**Passage for review**

Acceptance of foreign labour is gradually increasing in Japan, one of the world’s most homogenous countries, where only 2% of residents are foreigners, compared with 16% in France and 4% in South Korea. A poll conducted last year found opinion evenly split about whether Japan should admit more foreign workers, with 42% agreeing and 42% disagreeing. Some 60% of 18-29-year-olds, however, were in favour, double the share of over-70s.

Whatever Japanese think of them, foreign workers have become a fact of life, at least in cities. There are 1.3m of them, some 2% of the workforce—a record. Although visas that allow foreigners to settle in Japan are in theory available only to highly skilled workers for the most part, in practice less-skilled foreigners are admitted as students or trainees. The number of these has been rising fast. Almost a third of foreign workers are Chinese; Vietnamese and Nepalese are quickly growing in number.

More gaijin are on their way. In June the government announced that it would create a “designated skills” visa in order to accept 500,000 new workers by 2025, in agriculture, construction, hotels, nursing and shipbuilding. More significant than the number, perhaps, is the government’s willingness to admit lower-skilled workers openly, rather than through the back door. “It is not the Berlin Wall coming down, but it is a significant shift,” says David Chiavacci of the University of Zurich.

**Dataset excerpts**
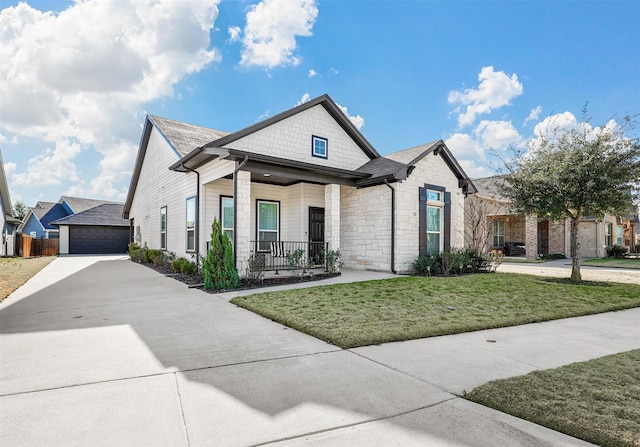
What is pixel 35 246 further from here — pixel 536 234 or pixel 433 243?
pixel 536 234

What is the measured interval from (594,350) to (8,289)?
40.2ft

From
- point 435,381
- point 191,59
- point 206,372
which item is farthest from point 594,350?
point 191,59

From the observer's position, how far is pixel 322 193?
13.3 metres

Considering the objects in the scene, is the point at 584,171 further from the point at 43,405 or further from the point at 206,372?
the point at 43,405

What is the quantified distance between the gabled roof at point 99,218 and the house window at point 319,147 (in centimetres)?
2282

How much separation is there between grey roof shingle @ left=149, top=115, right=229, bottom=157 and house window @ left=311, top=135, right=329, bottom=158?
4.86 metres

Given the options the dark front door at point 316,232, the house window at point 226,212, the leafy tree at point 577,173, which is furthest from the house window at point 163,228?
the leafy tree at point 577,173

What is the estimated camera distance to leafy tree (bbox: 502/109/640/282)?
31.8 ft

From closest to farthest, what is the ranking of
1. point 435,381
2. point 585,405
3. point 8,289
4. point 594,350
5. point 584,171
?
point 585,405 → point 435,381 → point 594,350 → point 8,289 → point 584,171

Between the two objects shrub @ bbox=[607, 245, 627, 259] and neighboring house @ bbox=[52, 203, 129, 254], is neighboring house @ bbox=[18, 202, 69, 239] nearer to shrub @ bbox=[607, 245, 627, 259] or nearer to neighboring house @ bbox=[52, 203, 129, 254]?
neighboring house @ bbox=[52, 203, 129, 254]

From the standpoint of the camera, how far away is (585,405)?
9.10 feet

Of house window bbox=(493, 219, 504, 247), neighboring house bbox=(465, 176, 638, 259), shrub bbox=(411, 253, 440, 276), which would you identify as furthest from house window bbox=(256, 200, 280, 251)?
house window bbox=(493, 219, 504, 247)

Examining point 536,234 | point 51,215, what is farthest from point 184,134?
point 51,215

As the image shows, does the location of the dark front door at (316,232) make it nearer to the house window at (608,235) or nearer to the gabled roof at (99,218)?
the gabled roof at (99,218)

...

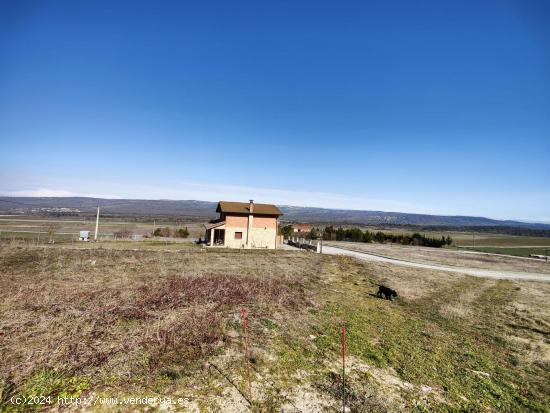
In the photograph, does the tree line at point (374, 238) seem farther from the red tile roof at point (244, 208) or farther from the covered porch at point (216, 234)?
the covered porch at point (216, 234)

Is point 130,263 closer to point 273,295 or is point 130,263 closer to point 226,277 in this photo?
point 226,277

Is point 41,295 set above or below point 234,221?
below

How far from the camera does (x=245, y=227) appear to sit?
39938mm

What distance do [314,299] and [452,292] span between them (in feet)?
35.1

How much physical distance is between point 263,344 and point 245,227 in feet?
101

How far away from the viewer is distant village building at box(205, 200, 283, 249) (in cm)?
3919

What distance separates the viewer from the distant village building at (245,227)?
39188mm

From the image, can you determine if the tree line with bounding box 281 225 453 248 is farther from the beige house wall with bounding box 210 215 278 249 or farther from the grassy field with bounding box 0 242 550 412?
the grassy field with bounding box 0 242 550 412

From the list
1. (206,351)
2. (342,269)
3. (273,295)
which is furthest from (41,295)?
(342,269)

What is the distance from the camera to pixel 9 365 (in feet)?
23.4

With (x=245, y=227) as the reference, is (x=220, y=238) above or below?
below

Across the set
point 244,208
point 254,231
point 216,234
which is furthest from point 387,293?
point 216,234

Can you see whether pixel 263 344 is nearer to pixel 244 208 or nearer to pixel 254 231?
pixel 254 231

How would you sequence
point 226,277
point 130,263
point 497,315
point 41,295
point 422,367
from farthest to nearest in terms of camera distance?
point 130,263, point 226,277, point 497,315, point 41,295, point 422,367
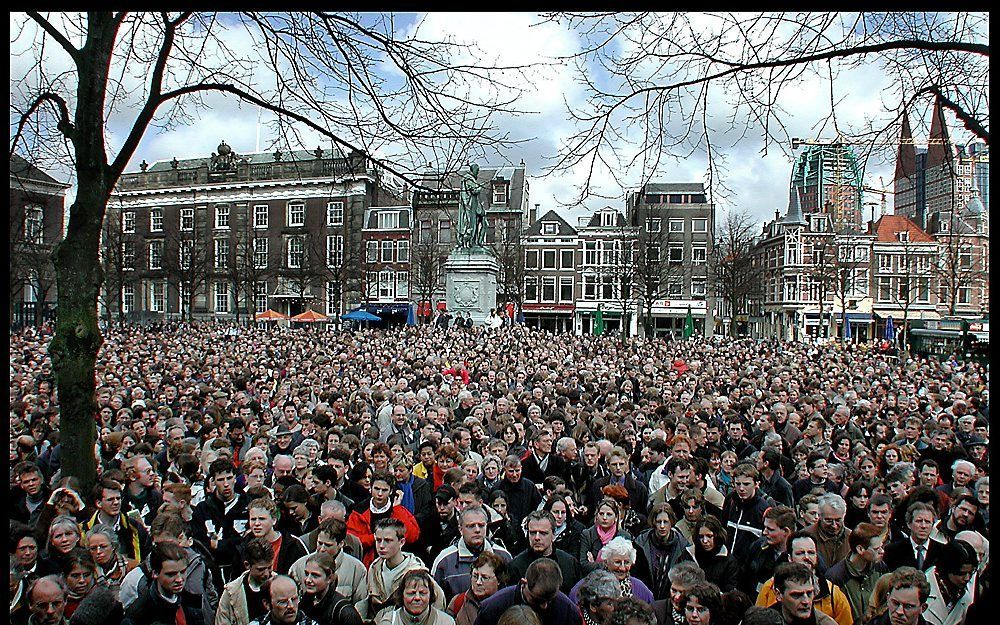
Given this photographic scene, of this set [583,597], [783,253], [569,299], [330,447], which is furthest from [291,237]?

**Questions on the material**
a - In the passage on foreign workers in Japan, rewrite the part that begins at the words "More gaijin are on their" and stops after "University of Zurich.", changing "designated skills" to "specified skills".
b - Decide whether each statement agrees with the passage on foreign workers in Japan, answering yes or no and quoting the words of the passage that settle it: (i) The poll found more people agreeing than disagreeing that Japan should admit more foreign workers. (ii) Almost a third of foreign workers in Japan are Chinese. (iii) The new visa is meant to bring in 500,000 new workers by 2025.
The records play no part in this exercise.

**Expected responses**
a -
More gaijin are on their way. In June the government announced that it would create a “specified skills” visa in order to accept 500,000 new workers by 2025, in agriculture, construction, hotels, nursing and shipbuilding. More significant than the number, perhaps, is the government’s willingness to admit lower-skilled workers openly, rather than through the back door. “It is not the Berlin Wall coming down, but it is a significant shift,” says David Chiavacci of the University of Zurich.

b -
(i) No: "with 42% agreeing and 42% disagreeing"
(ii) Yes: "Almost a third of foreign workers are Chinese"
(iii) Yes: "accept 500,000 new workers by 2025"